Installation may result in multiple iam-config-job pods
When Cloud Pak for Integration 2022.2 is installed, the Cloud Pak foundational services deploys an iam-config-job
pod which may enter an error state with the following message in the pod logs:
error: unable to upgrade connection: container not found ("usermgmt-container")
Could not copy ca.crt to pod
This results in the pod being recreated, though the previous pod remains and has to be manually deleted.

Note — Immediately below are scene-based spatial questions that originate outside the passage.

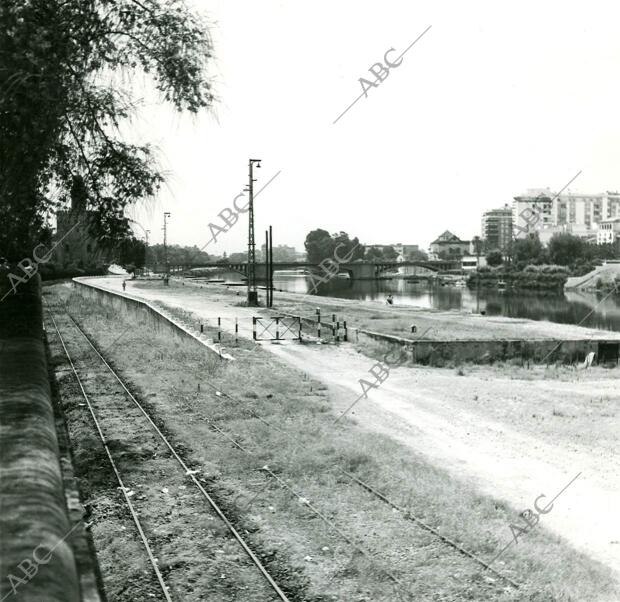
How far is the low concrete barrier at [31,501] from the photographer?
11.6ft

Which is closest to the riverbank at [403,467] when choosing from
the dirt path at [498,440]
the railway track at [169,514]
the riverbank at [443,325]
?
the dirt path at [498,440]

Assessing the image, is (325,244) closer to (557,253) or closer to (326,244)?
(326,244)

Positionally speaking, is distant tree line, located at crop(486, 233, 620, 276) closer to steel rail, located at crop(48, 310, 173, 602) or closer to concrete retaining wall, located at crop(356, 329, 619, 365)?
concrete retaining wall, located at crop(356, 329, 619, 365)

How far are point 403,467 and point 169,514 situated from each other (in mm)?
3901

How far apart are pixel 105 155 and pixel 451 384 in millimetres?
12980

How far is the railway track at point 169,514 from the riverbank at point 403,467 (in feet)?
1.25

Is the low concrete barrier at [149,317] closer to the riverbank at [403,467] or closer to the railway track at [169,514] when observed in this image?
the riverbank at [403,467]

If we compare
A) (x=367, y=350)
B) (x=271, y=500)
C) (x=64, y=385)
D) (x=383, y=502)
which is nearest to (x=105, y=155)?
(x=271, y=500)

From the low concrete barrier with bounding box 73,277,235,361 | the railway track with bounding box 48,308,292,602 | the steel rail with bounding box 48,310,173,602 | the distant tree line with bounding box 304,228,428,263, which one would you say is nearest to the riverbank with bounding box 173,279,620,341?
the low concrete barrier with bounding box 73,277,235,361

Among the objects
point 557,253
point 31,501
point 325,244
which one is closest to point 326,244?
point 325,244

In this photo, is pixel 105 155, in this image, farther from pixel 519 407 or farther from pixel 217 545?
pixel 519 407

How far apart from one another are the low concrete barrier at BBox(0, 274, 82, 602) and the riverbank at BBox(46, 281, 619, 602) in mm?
2981

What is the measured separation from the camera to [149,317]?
32938mm

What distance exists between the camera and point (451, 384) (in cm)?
1900
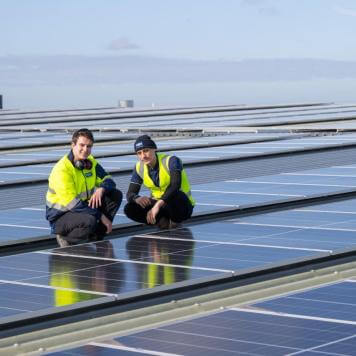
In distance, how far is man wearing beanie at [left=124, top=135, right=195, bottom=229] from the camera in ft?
60.4

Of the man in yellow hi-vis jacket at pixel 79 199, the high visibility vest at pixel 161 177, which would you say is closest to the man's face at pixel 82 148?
the man in yellow hi-vis jacket at pixel 79 199

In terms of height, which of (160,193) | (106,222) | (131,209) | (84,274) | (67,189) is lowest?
(84,274)

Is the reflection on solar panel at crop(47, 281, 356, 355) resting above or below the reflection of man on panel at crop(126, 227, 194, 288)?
below

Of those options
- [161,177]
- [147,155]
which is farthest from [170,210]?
[147,155]

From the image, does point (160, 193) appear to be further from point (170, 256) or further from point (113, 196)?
point (170, 256)

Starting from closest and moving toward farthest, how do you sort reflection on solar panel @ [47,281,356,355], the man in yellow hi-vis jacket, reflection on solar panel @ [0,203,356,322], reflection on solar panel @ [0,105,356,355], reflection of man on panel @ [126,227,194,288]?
reflection on solar panel @ [47,281,356,355] < reflection on solar panel @ [0,105,356,355] < reflection on solar panel @ [0,203,356,322] < reflection of man on panel @ [126,227,194,288] < the man in yellow hi-vis jacket

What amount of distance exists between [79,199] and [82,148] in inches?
31.8

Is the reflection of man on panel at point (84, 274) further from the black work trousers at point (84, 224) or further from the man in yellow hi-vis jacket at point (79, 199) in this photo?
the man in yellow hi-vis jacket at point (79, 199)

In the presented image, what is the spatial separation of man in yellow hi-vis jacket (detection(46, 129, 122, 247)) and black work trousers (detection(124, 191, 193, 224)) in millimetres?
716

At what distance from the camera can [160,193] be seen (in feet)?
62.0

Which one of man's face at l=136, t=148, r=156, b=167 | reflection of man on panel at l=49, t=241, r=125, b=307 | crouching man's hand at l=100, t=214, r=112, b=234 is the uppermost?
man's face at l=136, t=148, r=156, b=167

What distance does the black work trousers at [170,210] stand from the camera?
1852 cm

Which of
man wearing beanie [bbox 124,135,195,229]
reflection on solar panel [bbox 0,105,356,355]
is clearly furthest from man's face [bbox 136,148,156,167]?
reflection on solar panel [bbox 0,105,356,355]

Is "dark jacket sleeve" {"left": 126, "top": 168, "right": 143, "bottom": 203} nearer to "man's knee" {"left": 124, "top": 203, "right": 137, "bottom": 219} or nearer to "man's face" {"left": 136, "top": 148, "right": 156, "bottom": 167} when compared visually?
"man's knee" {"left": 124, "top": 203, "right": 137, "bottom": 219}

Platform UI continuously changes from Ready back to Pending even when the UI is accessible
When you install Platform UI 2022.2.1, you might notice that the status of the resource keeps reverting back to Pending even when the resource is accessible, or hours after creation completed successfully. This can happen due to a known limitation with the ZenService object does not stop reconciling. To remediate this, apply this annotation to the Platform UI YAML "integration.ibm.com/reconcile-zen-service": "false"
, for example:
metadata:
name: integration-quickstart
namespace: integration
annotations:
"integration.ibm.com/reconcile-zen-service": "false"
With this the Cloud Pak operator will no longer reconcile the Zen Service object. Note that this means some features, like replica and TLS control, are also disabled.

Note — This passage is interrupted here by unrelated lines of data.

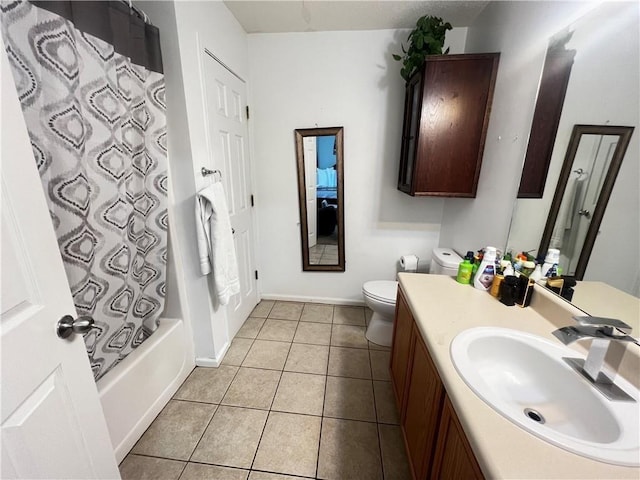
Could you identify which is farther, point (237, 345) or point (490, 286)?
point (237, 345)

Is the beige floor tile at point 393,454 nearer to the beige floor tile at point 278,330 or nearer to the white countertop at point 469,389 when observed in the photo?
the white countertop at point 469,389

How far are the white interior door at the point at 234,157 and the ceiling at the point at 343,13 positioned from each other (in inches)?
16.7

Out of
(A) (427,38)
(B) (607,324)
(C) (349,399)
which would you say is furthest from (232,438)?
(A) (427,38)

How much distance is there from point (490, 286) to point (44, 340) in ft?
5.45

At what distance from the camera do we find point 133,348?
1.35 meters

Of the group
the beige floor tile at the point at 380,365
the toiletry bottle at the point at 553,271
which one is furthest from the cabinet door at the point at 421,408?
the toiletry bottle at the point at 553,271

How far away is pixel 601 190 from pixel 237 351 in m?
2.17

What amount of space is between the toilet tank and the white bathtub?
182 cm

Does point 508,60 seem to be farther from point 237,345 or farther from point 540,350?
point 237,345

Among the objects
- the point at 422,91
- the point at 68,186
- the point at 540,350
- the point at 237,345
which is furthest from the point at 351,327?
the point at 68,186

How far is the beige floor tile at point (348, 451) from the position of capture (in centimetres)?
117

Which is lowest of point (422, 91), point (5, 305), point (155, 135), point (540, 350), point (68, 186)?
point (540, 350)

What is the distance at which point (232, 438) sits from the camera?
4.34 feet

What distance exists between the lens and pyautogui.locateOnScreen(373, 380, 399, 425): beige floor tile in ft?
4.70
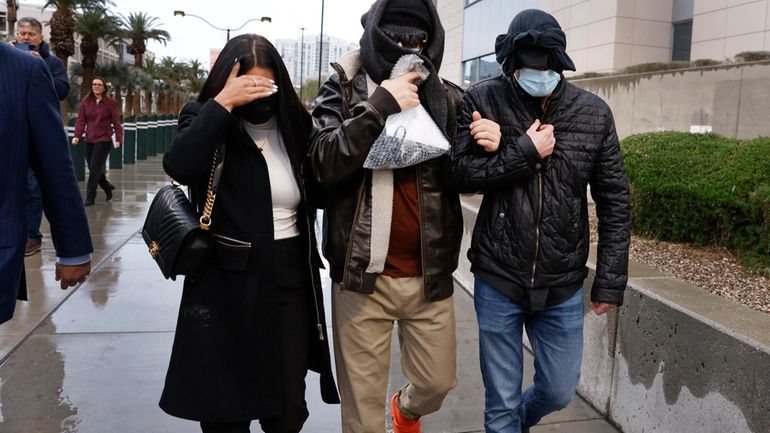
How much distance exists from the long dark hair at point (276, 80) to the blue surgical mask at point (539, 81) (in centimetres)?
86

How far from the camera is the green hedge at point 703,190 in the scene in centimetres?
473

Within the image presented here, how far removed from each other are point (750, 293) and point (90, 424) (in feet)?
12.0

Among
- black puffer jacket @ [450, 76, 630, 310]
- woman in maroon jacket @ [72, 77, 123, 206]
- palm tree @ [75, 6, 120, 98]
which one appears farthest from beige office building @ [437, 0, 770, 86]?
palm tree @ [75, 6, 120, 98]

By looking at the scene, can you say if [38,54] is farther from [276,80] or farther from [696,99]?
[696,99]

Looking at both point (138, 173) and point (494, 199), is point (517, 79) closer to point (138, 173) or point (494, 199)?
point (494, 199)

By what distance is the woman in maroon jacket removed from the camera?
1101 cm

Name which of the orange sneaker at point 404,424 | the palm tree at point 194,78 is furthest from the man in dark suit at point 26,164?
the palm tree at point 194,78

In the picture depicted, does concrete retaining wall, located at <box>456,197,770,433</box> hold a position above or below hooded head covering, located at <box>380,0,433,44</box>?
below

Upgrade of an operator fails
Issue: Upgrade of an operator fails with this error:
Bundle unpacking failed. Reason: DeadlineExceeded, and Message: Job was active longer than specified deadline
Cause: Uncertain, but the cause may be that the first time the operator bundle was pulled from the openshift-marketplace
, the extract job failed—probably due to an issue accessing the remote image or similar issue—and corrupted the ConfigMap. The operator manifest was most likely also corrupted. Once that happens, any attempt to use the same job and ConfigMap to install another instance of the operator—for example in another namespace—will fail.
Solution:
Find the corresponding job and ConfigMap (usually with the same name) in the
openshift-marketplace
and grep for the operator name or keyword in its contents:oc get job -n openshift-marketplace -o json | jq -r '.items[] | select(.spec.template.spec.containers[].env[].value|contains ("<operator_name_keyword>")) | .metadata.name'
Delete the job and corresponding ConfigMap (which has the same name as the job) found in the previous step:
oc delete job <job_string> -n openshift-marketplace oc delete configmap <configmap_string> -n openshift-marketplace
Try installing the operator again. If the installation is successful, the process is complete and you can end here. If you are still unable to install the operator, continue with the next step.

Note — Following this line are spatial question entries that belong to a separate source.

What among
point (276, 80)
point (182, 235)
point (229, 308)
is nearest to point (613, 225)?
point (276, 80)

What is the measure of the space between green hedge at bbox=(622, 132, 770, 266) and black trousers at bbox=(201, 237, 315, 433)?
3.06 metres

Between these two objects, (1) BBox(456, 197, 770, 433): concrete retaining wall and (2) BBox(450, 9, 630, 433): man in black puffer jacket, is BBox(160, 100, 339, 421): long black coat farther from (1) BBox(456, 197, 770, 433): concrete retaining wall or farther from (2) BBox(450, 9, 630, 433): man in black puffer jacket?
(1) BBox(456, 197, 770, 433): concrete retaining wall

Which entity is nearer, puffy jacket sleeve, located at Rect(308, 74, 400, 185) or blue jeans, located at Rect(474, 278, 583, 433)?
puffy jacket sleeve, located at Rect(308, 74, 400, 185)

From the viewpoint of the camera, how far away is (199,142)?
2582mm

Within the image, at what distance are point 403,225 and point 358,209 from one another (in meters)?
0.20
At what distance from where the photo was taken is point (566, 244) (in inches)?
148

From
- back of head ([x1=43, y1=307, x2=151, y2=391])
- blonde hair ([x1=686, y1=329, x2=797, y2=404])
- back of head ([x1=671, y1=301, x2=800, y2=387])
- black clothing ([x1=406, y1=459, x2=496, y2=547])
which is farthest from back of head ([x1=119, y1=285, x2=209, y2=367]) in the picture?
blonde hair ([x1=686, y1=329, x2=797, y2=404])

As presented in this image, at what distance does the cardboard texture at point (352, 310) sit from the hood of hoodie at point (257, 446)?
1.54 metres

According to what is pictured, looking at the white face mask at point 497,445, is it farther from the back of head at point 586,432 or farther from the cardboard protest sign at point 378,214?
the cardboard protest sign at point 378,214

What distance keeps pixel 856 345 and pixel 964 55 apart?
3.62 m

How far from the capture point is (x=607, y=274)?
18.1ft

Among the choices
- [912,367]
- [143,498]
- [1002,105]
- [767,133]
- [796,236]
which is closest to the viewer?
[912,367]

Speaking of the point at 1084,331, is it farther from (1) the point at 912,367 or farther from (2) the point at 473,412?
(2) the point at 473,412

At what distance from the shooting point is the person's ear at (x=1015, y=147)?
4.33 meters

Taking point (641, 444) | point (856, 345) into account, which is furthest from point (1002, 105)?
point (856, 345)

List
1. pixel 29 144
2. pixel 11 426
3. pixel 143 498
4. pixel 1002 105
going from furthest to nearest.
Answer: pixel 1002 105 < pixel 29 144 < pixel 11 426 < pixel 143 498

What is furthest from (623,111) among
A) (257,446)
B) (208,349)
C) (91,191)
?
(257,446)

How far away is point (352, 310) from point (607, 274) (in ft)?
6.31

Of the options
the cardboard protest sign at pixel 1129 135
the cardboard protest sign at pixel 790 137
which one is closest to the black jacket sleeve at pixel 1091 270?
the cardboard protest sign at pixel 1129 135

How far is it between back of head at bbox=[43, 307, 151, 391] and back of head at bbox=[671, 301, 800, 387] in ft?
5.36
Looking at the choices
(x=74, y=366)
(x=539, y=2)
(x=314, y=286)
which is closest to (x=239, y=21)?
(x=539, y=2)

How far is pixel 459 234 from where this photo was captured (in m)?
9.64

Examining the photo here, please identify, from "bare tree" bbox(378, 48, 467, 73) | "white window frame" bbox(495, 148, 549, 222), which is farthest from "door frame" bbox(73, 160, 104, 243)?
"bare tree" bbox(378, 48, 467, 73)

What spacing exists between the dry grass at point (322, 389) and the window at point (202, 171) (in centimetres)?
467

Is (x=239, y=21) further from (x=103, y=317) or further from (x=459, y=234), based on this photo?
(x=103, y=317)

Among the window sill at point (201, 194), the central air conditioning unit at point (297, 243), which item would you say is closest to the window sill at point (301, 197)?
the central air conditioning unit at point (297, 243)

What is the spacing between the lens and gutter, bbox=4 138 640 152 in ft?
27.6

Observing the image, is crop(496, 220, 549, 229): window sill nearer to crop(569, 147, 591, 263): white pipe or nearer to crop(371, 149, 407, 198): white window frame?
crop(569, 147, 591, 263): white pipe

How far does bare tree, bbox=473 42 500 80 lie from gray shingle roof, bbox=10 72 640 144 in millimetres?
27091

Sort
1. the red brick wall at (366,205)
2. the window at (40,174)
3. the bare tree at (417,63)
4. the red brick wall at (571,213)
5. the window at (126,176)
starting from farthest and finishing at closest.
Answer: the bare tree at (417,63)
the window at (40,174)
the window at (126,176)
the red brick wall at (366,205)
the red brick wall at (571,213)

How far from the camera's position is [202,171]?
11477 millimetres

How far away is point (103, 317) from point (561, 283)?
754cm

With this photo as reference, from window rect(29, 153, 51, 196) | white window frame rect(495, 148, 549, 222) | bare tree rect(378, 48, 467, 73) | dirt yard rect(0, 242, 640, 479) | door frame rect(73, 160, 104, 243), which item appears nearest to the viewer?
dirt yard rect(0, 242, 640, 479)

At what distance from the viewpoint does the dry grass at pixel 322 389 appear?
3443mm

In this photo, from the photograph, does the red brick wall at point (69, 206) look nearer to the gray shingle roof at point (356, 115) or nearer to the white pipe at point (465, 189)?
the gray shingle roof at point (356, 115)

Uninstall the failed operator installation using the procedure in Uninstalling the operators and catalog sources.
Delete the install plan, subscription, and CSV that are in the same namespace as the operator:
oc delete ip <operator_installplan_name> -n <user_namespace> oc delete sub <operator_subscription_name> -n <user_namespace> oc delete csv <operator_csv_name> -n <user_namespace>
Retry installing the operator. The installation should complete successfully. If not, collect a new must-gather by using the script in Troubleshooting and note the operator InstallPlan error messages for IBM support.